Marshall suggests that Neaton was unfamiliar with Virginia’s peculiar evidence rules. And thanks to clever editing, the viewer assumes that Neaton’s floundering in the courtroom showed this.2 But this argument about Neaton’s unfamiliarity with Virginia law fails for two reasons. First of all, there’s nothing specific to Virginia about these evidence rules. The ban on fact witnesses giving their opinions and the ban on hearsay are two of the most ancient and universal rules of common-law trial procedure. You learn them in the first year of law school. They exist in every American jurisdiction, including Michigan, where Neaton was licensed. In Michigan, these are Rule of Evidence 602, which forbids a fact witness from testifying about anything they don’t have “personal knowledge” of. Here, Massie did not have “personal knowledge” Haysom was at the crime scene. And Rules 801-806 of the Michigan rules of evidence forbid hearsay. So even if this trial had been held in Michigan, where Neaton was licensed, the exact same rules would apply.
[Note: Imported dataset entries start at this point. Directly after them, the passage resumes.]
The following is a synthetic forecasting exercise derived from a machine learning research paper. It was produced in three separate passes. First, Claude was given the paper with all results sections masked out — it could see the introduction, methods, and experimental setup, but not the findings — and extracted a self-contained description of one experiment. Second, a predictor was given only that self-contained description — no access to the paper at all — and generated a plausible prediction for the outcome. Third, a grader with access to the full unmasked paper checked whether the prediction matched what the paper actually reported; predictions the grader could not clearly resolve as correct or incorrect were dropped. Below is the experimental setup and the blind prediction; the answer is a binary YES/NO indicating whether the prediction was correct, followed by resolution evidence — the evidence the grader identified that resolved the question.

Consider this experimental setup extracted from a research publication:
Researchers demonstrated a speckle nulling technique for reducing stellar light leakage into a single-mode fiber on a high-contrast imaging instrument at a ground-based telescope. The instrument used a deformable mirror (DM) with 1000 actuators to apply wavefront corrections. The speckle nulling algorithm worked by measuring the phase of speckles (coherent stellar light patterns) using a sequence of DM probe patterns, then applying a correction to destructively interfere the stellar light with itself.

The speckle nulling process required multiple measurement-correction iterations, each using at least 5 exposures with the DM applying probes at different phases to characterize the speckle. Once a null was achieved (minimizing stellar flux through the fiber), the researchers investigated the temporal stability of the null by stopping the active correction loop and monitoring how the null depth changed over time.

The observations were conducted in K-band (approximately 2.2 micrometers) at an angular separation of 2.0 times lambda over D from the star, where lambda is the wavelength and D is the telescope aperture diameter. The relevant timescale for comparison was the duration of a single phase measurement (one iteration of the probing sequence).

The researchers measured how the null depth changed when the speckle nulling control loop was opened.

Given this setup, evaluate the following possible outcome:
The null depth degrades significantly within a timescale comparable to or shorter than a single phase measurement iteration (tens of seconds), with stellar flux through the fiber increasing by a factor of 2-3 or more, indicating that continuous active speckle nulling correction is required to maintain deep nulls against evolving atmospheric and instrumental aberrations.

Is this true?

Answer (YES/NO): NO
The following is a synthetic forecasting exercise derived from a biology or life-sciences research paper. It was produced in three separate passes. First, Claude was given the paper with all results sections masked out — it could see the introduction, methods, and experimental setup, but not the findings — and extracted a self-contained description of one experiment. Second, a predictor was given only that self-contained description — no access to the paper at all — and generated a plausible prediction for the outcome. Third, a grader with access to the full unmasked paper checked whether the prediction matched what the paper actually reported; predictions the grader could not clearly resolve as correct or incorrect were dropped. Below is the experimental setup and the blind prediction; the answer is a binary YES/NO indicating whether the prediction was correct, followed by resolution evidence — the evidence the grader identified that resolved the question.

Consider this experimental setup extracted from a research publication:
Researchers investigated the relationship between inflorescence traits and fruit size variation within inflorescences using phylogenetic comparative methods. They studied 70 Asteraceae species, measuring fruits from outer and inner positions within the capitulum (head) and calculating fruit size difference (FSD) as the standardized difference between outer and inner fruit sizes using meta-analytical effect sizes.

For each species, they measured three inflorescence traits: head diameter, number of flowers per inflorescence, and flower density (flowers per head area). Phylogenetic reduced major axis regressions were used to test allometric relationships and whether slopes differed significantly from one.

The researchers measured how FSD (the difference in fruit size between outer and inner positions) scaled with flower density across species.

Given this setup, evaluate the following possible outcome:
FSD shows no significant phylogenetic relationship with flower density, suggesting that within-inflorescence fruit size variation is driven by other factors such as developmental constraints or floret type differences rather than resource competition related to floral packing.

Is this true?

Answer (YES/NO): NO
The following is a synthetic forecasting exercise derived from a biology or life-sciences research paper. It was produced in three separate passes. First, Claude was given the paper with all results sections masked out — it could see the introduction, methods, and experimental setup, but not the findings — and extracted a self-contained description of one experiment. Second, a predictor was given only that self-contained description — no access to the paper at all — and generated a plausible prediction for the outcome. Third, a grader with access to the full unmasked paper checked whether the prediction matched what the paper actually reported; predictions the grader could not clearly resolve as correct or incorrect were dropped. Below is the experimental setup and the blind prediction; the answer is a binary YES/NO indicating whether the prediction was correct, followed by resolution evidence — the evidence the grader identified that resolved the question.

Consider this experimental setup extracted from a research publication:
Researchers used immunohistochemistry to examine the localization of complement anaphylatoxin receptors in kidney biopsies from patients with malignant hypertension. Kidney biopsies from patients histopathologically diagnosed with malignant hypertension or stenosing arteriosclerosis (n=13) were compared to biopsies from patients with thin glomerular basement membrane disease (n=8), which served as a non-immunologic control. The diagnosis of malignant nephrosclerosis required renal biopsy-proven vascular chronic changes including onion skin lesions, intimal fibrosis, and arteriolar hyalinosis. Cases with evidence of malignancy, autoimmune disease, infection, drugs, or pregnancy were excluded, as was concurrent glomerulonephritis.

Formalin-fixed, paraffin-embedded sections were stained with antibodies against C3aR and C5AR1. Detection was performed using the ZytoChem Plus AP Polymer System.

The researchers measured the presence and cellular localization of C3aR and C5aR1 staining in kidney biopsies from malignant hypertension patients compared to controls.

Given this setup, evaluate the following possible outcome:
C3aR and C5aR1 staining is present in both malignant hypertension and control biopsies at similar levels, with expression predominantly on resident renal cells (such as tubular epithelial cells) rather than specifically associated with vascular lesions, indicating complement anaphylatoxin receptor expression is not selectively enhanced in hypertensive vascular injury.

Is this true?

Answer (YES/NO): NO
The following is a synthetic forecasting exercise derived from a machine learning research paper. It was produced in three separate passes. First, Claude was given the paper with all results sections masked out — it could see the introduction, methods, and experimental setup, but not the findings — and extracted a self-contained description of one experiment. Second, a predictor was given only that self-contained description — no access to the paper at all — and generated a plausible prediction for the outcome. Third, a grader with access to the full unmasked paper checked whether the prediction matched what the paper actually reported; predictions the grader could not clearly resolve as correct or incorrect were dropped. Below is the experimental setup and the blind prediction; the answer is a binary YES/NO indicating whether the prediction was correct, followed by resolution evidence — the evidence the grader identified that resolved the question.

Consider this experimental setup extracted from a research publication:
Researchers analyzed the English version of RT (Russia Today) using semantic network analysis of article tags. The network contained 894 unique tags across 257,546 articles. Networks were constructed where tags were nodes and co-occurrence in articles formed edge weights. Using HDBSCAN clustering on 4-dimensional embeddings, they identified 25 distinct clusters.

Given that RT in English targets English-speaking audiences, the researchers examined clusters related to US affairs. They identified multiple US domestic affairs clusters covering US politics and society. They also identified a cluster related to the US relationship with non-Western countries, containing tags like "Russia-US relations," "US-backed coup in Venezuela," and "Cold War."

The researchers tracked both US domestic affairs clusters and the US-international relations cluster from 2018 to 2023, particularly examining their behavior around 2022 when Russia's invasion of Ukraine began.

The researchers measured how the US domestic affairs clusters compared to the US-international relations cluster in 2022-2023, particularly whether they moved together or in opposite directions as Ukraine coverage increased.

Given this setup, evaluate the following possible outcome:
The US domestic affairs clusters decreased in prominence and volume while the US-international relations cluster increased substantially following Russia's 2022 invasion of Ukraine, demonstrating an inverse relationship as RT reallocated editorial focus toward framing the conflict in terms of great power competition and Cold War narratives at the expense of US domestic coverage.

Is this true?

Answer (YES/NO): YES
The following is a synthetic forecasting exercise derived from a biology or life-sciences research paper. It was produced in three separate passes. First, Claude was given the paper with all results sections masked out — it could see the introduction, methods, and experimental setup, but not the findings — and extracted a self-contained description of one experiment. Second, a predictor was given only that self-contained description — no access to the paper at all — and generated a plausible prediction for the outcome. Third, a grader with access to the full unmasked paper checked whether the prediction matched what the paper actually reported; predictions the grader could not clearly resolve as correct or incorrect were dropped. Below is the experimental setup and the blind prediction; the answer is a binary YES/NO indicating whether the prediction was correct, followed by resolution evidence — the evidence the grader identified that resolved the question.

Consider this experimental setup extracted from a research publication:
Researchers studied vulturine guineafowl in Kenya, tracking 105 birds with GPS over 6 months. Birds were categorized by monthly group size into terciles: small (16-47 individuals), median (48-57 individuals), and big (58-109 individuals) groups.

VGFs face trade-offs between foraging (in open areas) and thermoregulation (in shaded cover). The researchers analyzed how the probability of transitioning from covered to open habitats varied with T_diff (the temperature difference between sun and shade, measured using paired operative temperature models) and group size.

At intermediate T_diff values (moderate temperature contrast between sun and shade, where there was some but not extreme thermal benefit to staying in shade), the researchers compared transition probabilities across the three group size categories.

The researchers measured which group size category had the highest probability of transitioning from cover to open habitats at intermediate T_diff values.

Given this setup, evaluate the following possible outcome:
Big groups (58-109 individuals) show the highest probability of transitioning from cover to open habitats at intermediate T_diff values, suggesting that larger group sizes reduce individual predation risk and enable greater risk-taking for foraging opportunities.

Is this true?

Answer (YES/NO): NO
Which brings us to the second reason Marshall’s argument fails, a certain gentlemen named William Cleaveland. This is a name Team Söring never mentions. The reason is simple: Rick Neaton, Söring’s lead defense lawyer, was later disbarred, although not for anything he did in Söring’s trial, a very difficult trial which he handled well.3 Some of the reasons for Neaton’s 2001 disbarment may have related to Sörings appeals, but not to his trial.4 So Team Söring’s wants the spotlight on Neaton, all the time, since he’s the one with the bad reputation.

But Söring had two lawyers. The other lawyer, William Cleaveland, was a Virginia lawyer and, at the time of Söring’s trial, an experienced former prosecutor. He’s right there in the picture:

cleaveland

Cleaveland went on to a successful career, becoming a judge and a delegate in the Virginia state legislature. He even has a Wikipedia entry. If Neaton had any questions about Virginia law, all he had to do was turn to his right, where a certified expert on Virginia criminal law was sitting right next to him.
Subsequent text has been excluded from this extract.